# [ABOUT THIS TASK]
Restate every line below word for word, but drop each picture.

# [DATA BELOW]
----

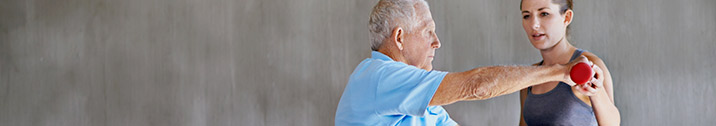 Elderly man lifting hand weight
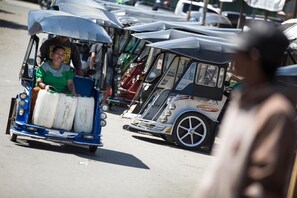 A street scene with a blue and white rickshaw carrying passengers, and a white rickshaw with a logo on the side. - Amaris Gorontalo (Gorontalo)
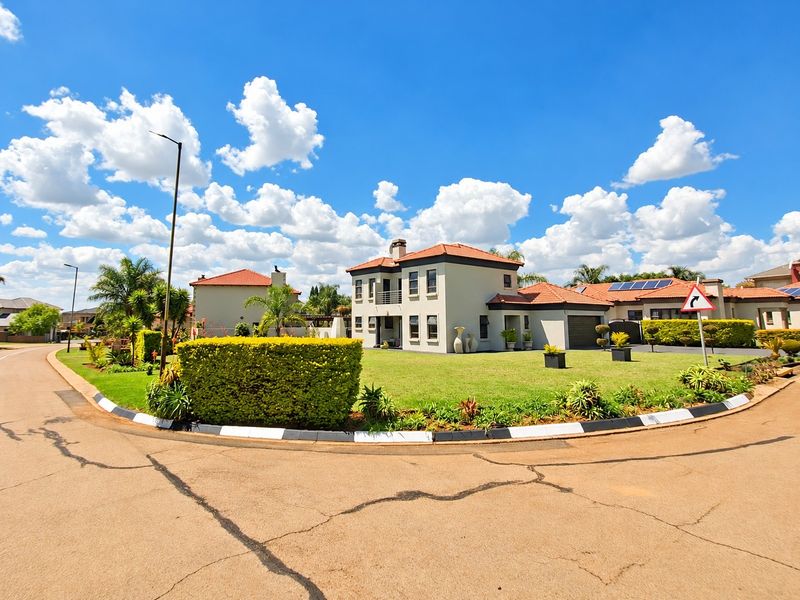 A well-maintained two-story residential property featuring a tiled roof, attached garage, and a balcony, situated on a corner lot with a landscaped front garden.
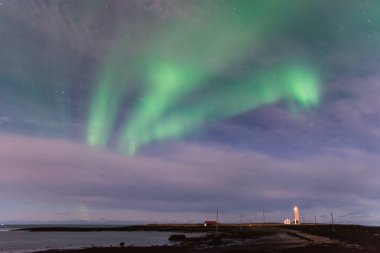 Yeşil Aurora Borealis okyanus ile İzlanda'daki Grotta deniz feneri ve bir siyah kum plaj ön planda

----

# [WRITTEN RESPONSE]
 Elderly man lifting hand weight
 A street scene with a blue and white rickshaw carrying passengers, and a white rickshaw with a logo on the side. - Amaris Gorontalo (Gorontalo)
 A well-maintained two-story residential property featuring a tiled roof, attached garage, and a balcony, situated on a corner lot with a landscaped front garden.
 Yeşil Aurora Borealis okyanus ile İzlanda'daki Grotta deniz feneri ve bir siyah kum plaj ön planda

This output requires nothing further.